::: Données disponibles
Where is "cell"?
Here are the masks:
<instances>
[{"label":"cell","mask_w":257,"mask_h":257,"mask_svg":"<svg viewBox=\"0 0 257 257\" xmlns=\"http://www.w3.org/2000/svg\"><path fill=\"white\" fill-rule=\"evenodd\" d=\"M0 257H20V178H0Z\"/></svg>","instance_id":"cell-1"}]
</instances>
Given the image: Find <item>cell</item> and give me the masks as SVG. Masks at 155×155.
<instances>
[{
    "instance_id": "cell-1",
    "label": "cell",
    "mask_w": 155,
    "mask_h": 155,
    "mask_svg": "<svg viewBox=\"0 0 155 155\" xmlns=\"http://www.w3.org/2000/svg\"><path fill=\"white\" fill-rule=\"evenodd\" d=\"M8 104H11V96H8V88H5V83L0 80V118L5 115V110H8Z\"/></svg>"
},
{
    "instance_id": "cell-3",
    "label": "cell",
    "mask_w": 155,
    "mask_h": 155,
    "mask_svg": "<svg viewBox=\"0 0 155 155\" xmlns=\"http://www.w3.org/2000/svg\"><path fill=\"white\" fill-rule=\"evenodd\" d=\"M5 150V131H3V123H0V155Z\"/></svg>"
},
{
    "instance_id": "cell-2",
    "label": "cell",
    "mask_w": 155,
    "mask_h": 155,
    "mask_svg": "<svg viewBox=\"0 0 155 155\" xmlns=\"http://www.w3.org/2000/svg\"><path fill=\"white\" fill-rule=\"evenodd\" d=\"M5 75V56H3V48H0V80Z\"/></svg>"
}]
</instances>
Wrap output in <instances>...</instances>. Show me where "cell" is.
::::::
::: Données disponibles
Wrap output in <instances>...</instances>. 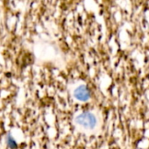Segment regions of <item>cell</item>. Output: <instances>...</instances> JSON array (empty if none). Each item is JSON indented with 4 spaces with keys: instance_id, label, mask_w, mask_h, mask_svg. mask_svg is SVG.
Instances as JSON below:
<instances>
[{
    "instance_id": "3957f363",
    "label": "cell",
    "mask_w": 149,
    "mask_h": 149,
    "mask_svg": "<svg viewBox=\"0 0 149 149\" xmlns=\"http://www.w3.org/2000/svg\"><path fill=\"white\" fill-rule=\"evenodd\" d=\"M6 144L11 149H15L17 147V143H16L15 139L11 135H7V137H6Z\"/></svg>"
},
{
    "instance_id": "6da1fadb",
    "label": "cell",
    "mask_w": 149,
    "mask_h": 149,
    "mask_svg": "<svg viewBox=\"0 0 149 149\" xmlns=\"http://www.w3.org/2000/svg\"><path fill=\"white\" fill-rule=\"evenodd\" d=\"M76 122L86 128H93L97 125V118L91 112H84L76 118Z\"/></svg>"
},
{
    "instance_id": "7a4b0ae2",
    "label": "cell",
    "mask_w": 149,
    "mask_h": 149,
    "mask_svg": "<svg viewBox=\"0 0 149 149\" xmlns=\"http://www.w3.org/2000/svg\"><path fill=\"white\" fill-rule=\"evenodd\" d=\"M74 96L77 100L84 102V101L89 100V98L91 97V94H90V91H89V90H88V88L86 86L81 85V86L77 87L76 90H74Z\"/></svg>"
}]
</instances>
::::::
**Consigne**
Recopiez à l'identique les lignes du matériel ci-dessus, en commençant par celle qui contient « Given the image: Find » et en vous arrêtant après celle qui contient « Wrap output in <instances>...</instances>. Show ».

**Tâche accomplie**
Given the image: Find <item>cell</item> and give me the masks as SVG. Masks at 155×155.
<instances>
[{
    "instance_id": "cell-1",
    "label": "cell",
    "mask_w": 155,
    "mask_h": 155,
    "mask_svg": "<svg viewBox=\"0 0 155 155\" xmlns=\"http://www.w3.org/2000/svg\"><path fill=\"white\" fill-rule=\"evenodd\" d=\"M8 104H11V96H8V88H5V83L0 80V118L5 115V110H8Z\"/></svg>"
},
{
    "instance_id": "cell-3",
    "label": "cell",
    "mask_w": 155,
    "mask_h": 155,
    "mask_svg": "<svg viewBox=\"0 0 155 155\" xmlns=\"http://www.w3.org/2000/svg\"><path fill=\"white\" fill-rule=\"evenodd\" d=\"M5 150V131H3V123H0V155Z\"/></svg>"
},
{
    "instance_id": "cell-2",
    "label": "cell",
    "mask_w": 155,
    "mask_h": 155,
    "mask_svg": "<svg viewBox=\"0 0 155 155\" xmlns=\"http://www.w3.org/2000/svg\"><path fill=\"white\" fill-rule=\"evenodd\" d=\"M5 75V56H3V48H0V80Z\"/></svg>"
}]
</instances>
Wrap output in <instances>...</instances>. Show me where "cell" is.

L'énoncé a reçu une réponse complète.